◆ Exercise description: Can you convert everything in the data below, from the line containing "this 1344×896 image." down to the line containing "damaged front bumper [8, 81, 88, 149]", both included, into a JSON list of strings with one string per line? Skip blank lines and leave the pictures out.

◆ Extracted information:
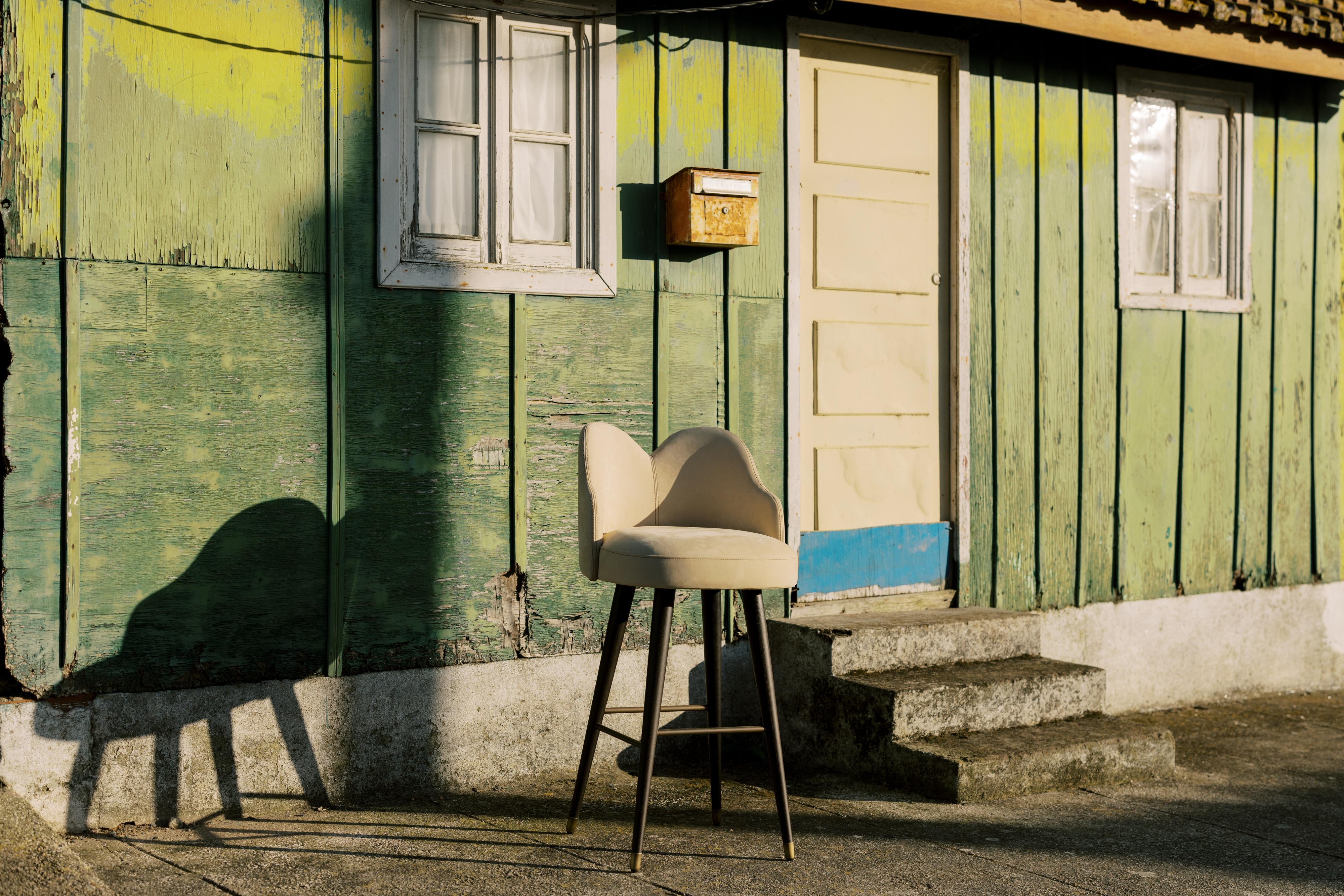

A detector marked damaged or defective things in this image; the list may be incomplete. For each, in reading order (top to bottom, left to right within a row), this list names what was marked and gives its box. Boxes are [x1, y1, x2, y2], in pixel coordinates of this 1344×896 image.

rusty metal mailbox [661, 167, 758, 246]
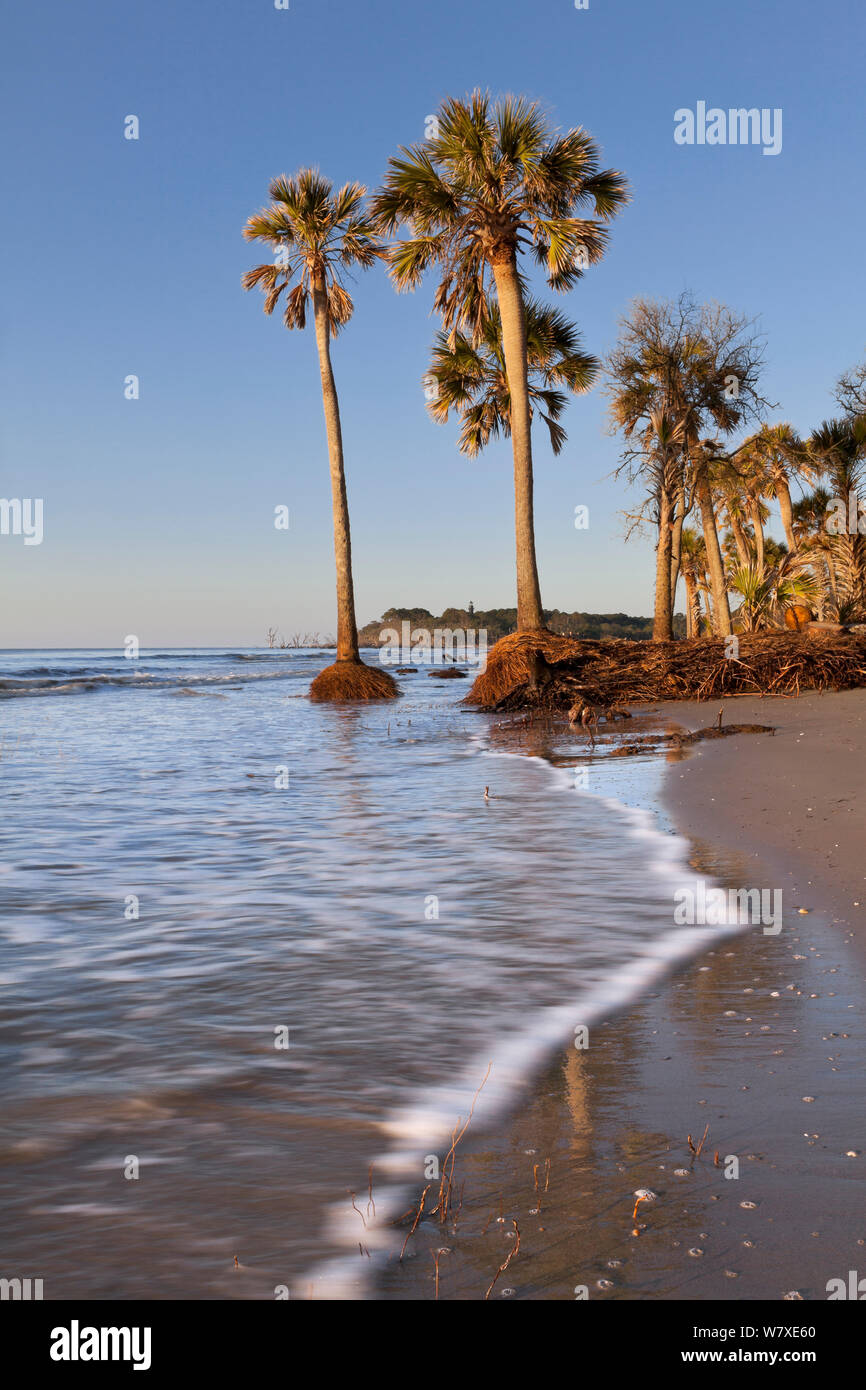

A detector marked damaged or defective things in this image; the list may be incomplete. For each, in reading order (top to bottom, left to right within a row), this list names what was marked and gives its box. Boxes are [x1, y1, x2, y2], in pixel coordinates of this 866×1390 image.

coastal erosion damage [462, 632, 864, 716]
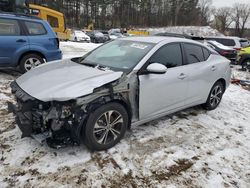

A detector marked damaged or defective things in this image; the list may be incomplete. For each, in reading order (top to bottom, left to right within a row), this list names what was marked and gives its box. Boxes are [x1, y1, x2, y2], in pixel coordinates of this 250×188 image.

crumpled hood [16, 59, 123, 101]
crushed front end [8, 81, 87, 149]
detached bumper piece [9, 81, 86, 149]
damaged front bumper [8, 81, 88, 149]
* * *
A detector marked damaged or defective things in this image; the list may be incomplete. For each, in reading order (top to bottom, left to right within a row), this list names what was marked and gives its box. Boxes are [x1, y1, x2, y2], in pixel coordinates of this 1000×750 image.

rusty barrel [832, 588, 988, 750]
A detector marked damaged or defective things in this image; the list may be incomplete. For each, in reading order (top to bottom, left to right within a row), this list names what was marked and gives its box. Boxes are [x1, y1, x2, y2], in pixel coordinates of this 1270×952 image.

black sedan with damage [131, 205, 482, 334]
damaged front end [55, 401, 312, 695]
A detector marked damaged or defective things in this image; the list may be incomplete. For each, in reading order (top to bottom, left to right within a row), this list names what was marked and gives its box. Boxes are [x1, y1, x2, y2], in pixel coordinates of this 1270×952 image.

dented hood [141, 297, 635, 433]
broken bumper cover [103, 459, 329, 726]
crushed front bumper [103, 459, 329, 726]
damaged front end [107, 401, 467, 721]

◆ Problem solution:
[
  "A detector marked damaged or defective things in this image; the list may be incomplete. For each, in reading order (top to bottom, left to right within a row), this list names what was marked and gives its box. Boxes are [x1, y1, x2, y2], in pixel coordinates of this 1344×896 image.",
  "rusty metal mailbox [661, 167, 758, 246]",
  "A detector marked damaged or defective things in this image; the list may be incomplete. For each, in reading order (top to bottom, left to right within a row), this list names what was marked and gives its box. Boxes are [x1, y1, x2, y2], in pixel coordinates of this 866×1390 image.",
  "coastal erosion damage [462, 632, 864, 716]",
  "A detector marked damaged or defective things in this image; the list may be incomplete. For each, in reading order (top to bottom, left to right within a row), this list names what was marked and gives its box. Boxes are [x1, y1, x2, y2], in pixel coordinates of this 250×188 image.",
  "crumpled hood [16, 59, 123, 101]",
  "crushed front end [8, 81, 87, 149]",
  "detached bumper piece [9, 81, 86, 149]",
  "damaged front bumper [8, 81, 88, 149]"
]